DESCRIPTION OF THE TASK:
Transcribe the material below exactly as it appears.

:: INFORMATION GIVEN

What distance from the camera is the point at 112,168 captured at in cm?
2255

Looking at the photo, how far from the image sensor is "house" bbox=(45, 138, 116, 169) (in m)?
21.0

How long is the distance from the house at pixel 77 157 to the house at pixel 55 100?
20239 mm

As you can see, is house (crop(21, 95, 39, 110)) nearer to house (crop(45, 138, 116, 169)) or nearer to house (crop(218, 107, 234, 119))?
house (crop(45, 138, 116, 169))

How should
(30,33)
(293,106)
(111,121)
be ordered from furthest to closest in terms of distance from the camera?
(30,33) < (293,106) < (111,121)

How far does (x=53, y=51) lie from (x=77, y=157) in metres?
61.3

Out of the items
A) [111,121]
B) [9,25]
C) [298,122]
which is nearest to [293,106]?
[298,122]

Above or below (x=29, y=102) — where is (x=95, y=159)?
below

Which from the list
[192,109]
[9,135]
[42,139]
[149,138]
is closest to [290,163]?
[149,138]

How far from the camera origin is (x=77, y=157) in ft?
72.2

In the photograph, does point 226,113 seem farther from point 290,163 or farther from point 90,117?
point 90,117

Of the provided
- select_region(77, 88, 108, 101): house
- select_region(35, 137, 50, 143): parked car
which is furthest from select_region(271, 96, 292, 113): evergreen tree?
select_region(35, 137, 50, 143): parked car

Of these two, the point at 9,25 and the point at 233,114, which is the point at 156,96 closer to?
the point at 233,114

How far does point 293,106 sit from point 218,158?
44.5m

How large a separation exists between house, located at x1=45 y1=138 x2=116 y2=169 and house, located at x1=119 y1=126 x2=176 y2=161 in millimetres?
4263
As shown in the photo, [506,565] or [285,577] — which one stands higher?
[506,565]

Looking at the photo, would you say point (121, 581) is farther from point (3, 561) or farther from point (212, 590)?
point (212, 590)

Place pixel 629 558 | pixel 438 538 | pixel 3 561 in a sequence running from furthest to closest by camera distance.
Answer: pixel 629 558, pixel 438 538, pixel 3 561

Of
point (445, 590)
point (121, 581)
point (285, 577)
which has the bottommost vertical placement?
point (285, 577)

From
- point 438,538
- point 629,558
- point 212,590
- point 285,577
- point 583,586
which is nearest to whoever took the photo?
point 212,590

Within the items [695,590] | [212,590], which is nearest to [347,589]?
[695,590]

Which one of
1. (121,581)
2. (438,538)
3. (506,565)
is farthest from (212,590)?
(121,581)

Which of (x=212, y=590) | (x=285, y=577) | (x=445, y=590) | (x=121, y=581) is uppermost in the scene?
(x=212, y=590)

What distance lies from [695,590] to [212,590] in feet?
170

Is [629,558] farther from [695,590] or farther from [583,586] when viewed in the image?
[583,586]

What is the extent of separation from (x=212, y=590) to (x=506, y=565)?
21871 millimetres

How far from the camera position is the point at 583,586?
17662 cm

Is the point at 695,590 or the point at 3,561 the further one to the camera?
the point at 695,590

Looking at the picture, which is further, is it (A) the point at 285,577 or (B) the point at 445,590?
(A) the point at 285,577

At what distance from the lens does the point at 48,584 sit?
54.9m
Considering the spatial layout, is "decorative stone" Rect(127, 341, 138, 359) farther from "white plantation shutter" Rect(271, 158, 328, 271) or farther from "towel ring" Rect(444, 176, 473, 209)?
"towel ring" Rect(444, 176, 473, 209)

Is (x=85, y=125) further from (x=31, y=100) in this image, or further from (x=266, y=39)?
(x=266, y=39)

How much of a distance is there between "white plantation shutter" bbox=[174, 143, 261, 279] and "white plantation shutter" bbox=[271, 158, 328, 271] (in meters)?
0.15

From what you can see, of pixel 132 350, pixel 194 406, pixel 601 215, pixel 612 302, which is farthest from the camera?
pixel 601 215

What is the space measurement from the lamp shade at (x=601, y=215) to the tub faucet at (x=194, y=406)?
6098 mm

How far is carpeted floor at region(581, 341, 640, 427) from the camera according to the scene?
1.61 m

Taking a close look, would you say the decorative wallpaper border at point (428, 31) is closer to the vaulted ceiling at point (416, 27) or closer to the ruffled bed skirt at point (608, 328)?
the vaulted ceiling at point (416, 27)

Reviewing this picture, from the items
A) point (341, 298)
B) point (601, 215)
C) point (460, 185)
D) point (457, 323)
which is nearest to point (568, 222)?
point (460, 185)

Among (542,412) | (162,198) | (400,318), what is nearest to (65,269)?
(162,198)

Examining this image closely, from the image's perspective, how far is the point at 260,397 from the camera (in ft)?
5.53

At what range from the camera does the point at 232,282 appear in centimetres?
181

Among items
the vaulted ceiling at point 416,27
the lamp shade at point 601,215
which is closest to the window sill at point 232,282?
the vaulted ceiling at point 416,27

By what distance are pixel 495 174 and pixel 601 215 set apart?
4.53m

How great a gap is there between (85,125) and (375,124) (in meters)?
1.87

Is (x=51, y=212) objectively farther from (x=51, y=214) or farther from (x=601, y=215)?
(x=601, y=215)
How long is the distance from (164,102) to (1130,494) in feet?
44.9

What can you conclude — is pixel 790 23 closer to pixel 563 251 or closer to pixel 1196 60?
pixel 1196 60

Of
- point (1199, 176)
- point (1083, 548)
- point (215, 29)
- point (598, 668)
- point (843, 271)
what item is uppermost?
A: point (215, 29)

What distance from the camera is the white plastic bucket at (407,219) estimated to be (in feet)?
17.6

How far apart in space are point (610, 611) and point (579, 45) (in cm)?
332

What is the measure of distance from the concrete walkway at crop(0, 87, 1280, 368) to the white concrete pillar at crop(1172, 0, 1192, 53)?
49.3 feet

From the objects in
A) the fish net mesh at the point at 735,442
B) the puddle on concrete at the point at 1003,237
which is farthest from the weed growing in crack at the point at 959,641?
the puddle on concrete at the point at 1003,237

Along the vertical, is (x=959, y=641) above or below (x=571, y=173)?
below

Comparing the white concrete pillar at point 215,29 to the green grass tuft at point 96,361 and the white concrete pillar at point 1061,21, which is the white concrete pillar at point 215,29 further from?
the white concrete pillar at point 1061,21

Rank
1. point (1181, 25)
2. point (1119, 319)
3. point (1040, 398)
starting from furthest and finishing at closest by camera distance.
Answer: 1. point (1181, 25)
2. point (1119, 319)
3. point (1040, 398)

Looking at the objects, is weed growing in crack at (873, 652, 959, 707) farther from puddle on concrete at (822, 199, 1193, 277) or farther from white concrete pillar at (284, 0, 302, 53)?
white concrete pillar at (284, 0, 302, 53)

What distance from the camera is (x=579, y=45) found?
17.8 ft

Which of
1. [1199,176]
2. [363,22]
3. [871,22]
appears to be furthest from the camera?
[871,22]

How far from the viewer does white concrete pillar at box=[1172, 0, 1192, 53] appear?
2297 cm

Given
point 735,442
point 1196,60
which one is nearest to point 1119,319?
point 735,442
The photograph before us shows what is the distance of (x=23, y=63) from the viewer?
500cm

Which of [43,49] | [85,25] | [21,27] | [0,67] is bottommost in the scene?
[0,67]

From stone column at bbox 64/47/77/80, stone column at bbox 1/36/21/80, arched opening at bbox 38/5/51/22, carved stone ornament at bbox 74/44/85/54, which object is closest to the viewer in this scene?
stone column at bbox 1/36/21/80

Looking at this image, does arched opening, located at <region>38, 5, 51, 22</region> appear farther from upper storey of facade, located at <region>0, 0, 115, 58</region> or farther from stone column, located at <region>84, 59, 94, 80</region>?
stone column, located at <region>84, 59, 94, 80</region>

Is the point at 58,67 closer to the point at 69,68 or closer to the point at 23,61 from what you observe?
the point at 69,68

::::

EXERCISE SOLUTION:
What distance from the camera is the point at 112,168 captured at in cm?
2255

Looking at the photo, how far from the image sensor is "house" bbox=(45, 138, 116, 169) (in m)?
21.0

How long is the distance from the house at pixel 77 157 to the house at pixel 55 100?
20239 mm

As you can see, is house (crop(21, 95, 39, 110)) nearer to house (crop(45, 138, 116, 169)) or nearer to house (crop(218, 107, 234, 119))?
house (crop(45, 138, 116, 169))

How should
(30,33)
(293,106)
(111,121)
be ordered from furthest to closest in terms of distance from the camera?
(30,33) < (293,106) < (111,121)

How far does (x=53, y=51) lie from (x=77, y=157) in metres?
61.3

Out of the items
A) [111,121]
B) [9,25]
C) [298,122]
which is nearest to [293,106]?
[298,122]

Above or below (x=29, y=102) — where is (x=95, y=159)?
below

Which from the list
[192,109]
[9,135]
[42,139]
[149,138]
is closest to [290,163]?
[149,138]

How far from the camera origin is (x=77, y=157) in ft?
72.2

In the photograph, does point 226,113 seem farther from point 290,163 or farther from point 90,117?
point 90,117

Of the provided
- select_region(77, 88, 108, 101): house
- select_region(35, 137, 50, 143): parked car
which is furthest from select_region(271, 96, 292, 113): evergreen tree?
select_region(35, 137, 50, 143): parked car

Of these two, the point at 9,25 and the point at 233,114, which is the point at 156,96 closer to?
the point at 233,114

How far does point 293,106 sit from point 218,158?
44.5m

How large a separation exists between house, located at x1=45 y1=138 x2=116 y2=169 and house, located at x1=119 y1=126 x2=176 y2=161 in millimetres?
4263
As shown in the photo, [506,565] or [285,577] — which one stands higher?
[506,565]

Looking at the photo, would you say point (121, 581) is farther from point (3, 561) or farther from point (212, 590)?
point (212, 590)

Place pixel 629 558 | pixel 438 538 | pixel 3 561 in a sequence running from furthest to closest by camera distance.
Answer: pixel 629 558, pixel 438 538, pixel 3 561

Of
point (445, 590)
point (121, 581)
point (285, 577)
which has the bottommost vertical placement?
point (285, 577)

From
- point 438,538
- point 629,558
- point 212,590
- point 285,577
- point 583,586
which is nearest to whoever took the photo?
point 212,590

Within the items [695,590] | [212,590], which is nearest to [347,589]?
[695,590]

Which one of
1. (121,581)
2. (438,538)
3. (506,565)
is farthest from (212,590)?
(121,581)

Which of (x=212, y=590) | (x=285, y=577) | (x=445, y=590) | (x=121, y=581) is uppermost in the scene?
(x=212, y=590)

What distance lies from [695,590] to [212,590] in feet?
170

Is [629,558] farther from [695,590] or farther from [583,586] when viewed in the image?
[583,586]

What is the extent of separation from (x=212, y=590) to (x=506, y=565)?
21871 millimetres

How far from the camera position is the point at 583,586?
17662 cm

Is the point at 695,590 or the point at 3,561 the further one to the camera?
the point at 695,590

Looking at the picture, which is further, is it (A) the point at 285,577 or (B) the point at 445,590?
(A) the point at 285,577

At what distance from the lens does the point at 48,584 sit?
54.9m
Considering the spatial layout, is "decorative stone" Rect(127, 341, 138, 359) farther from "white plantation shutter" Rect(271, 158, 328, 271) or farther from "towel ring" Rect(444, 176, 473, 209)?
"towel ring" Rect(444, 176, 473, 209)

Is (x=85, y=125) further from (x=31, y=100) in this image, or further from (x=266, y=39)?
(x=266, y=39)

How much of a distance is there between "white plantation shutter" bbox=[174, 143, 261, 279] and "white plantation shutter" bbox=[271, 158, 328, 271] (in meters)?
0.15

From what you can see, of pixel 132 350, pixel 194 406, pixel 601 215, pixel 612 302, which is farthest from the camera?
pixel 601 215

What is the space measurement from the lamp shade at (x=601, y=215) to the tub faucet at (x=194, y=406)?
6098 mm

How far is carpeted floor at region(581, 341, 640, 427) from the camera according to the scene?
1.61 m

Taking a close look, would you say the decorative wallpaper border at point (428, 31) is closer to the vaulted ceiling at point (416, 27) or closer to the ruffled bed skirt at point (608, 328)?
the vaulted ceiling at point (416, 27)

Reviewing this picture, from the items
A) point (341, 298)
B) point (601, 215)
C) point (460, 185)
D) point (457, 323)
which is nearest to point (568, 222)?
point (460, 185)

Among (542,412) | (162,198) | (400,318), what is nearest to (65,269)?
(162,198)

Examining this image closely, from the image's perspective, how far is the point at 260,397 from the camera (in ft)?
5.53

At what range from the camera does the point at 232,282 appear in centimetres?
181

Among items
the vaulted ceiling at point 416,27
the lamp shade at point 601,215
which is closest to the window sill at point 232,282?
the vaulted ceiling at point 416,27

By what distance are pixel 495 174 and pixel 601 215 set apart?
4.53m

How great a gap is there between (85,125) and (375,124) (in meters)?
1.87

Is (x=51, y=212) objectively farther from (x=51, y=214) or farther from (x=601, y=215)?
(x=601, y=215)
How long is the distance from (164,102) to (1130,494) in feet?
44.9

What can you conclude — is pixel 790 23 closer to pixel 563 251 or closer to pixel 1196 60?
pixel 1196 60

Of
- point (1199, 176)
- point (1083, 548)
- point (215, 29)
- point (598, 668)
- point (843, 271)
what item is uppermost?
A: point (215, 29)

What distance from the camera is the white plastic bucket at (407,219) estimated to be (in feet)?
17.6

How far apart in space are point (610, 611) and point (579, 45) (in cm)?
332

What is the measure of distance from the concrete walkway at crop(0, 87, 1280, 368) to the white concrete pillar at crop(1172, 0, 1192, 53)?
49.3 feet

From the objects in
A) the fish net mesh at the point at 735,442
B) the puddle on concrete at the point at 1003,237
which is farthest from the weed growing in crack at the point at 959,641?
the puddle on concrete at the point at 1003,237

Along the vertical, is (x=959, y=641) above or below (x=571, y=173)?
below

Comparing the white concrete pillar at point 215,29 to the green grass tuft at point 96,361 and the white concrete pillar at point 1061,21, which is the white concrete pillar at point 215,29 further from?
the white concrete pillar at point 1061,21

Rank
1. point (1181, 25)
2. point (1119, 319)
3. point (1040, 398)
starting from furthest and finishing at closest by camera distance.
Answer: 1. point (1181, 25)
2. point (1119, 319)
3. point (1040, 398)

Looking at the objects, is weed growing in crack at (873, 652, 959, 707) farther from puddle on concrete at (822, 199, 1193, 277) or farther from white concrete pillar at (284, 0, 302, 53)?
white concrete pillar at (284, 0, 302, 53)

What distance from the camera is (x=579, y=45) found?
17.8 ft

Which of
1. [1199,176]
2. [363,22]
3. [871,22]
appears to be furthest from the camera?
[871,22]

How far from the viewer does white concrete pillar at box=[1172, 0, 1192, 53] appear?
2297 cm

Given
point 735,442
point 1196,60
which one is nearest to point 1119,319?
point 735,442
The photograph before us shows what is the distance of (x=23, y=63) from the viewer?
500cm

Which of [43,49] | [85,25] | [21,27] | [0,67] is bottommost in the scene?
[0,67]

From stone column at bbox 64/47/77/80, stone column at bbox 1/36/21/80, arched opening at bbox 38/5/51/22, carved stone ornament at bbox 74/44/85/54, which object is closest to the viewer in this scene?
stone column at bbox 1/36/21/80

Looking at this image, does arched opening, located at <region>38, 5, 51, 22</region> appear farther from upper storey of facade, located at <region>0, 0, 115, 58</region> or farther from stone column, located at <region>84, 59, 94, 80</region>?
stone column, located at <region>84, 59, 94, 80</region>

Is the point at 58,67 closer to the point at 69,68 or closer to the point at 23,61 from what you observe?
the point at 69,68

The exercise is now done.